The term big data has become so common, it defies clear definition. A prevailing theme in any context is that big data is difficult data: difficult to store in traditional databases, difficult to process on standard servers, and difficult to analyze with typical applications. Even "smaller" data can exhibit a complexity that requires a new approach. As you explore more sources and types of data, you'll also need to identify tools and techniques for managing it efficiently and extracting real value.
This guide illustrates two uses of Amazon Web Services to process big data. Getting Started: Sentiment Analysis shows you how to use Hadoop to evaluate Twitter data.Getting Started: Web Server Log Analysis shows you how to query Apache web server logs with Hive.
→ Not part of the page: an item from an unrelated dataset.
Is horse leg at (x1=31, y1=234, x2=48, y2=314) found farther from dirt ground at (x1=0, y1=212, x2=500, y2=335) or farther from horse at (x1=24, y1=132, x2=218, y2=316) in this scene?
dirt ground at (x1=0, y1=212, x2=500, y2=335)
Key AWS Services for Big Data
With Amazon Web Services, you pay only for the resources you use. Instead of maintaining a cluster of physical servers and storage devices that are standing by for possible use, you can create resources when you need them. AWS also supports popular tools like Hadoop, and makes it easy to provision, configure, and monitor clusters for running those tools.
The following table shows how Amazon Web Services can help you manage big data.
|Amazon Web Services
|Data sets can be very large. Storage can become expensive, and data corruption and loss can have far-reaching implications.
|Amazon Simple Storage Service (Amazon S3)
|Amazon S3 can store large amounts of data, and its capacity can grow to meet your needs. It is highly redundant and secure, protecting against data loss and unauthorized use. Amazon S3 also has an intentionally small feature set to keep its costs low.
|Maintaining a cluster of physical servers to process data is expensive and time-consuming.
|Amazon Elastic Compute Cloud (Amazon EC2)
|When you run an application on a virtual Amazon EC2 server, you pay for the server only while the application is running, and you can increase the number of servers — within minutes, not hours or days — to meet the processing needs of your application.
|Hadoop and other open-source big-data tools can be challenging to configure, monitor, and operate.
|Amazon EMR handles cluster configuration, monitoring, and management. Amazon EMR also integrates open-source tools with other AWS services to simplify large-scale data processing in the cloud, so you can focus on data analysis and extracting value.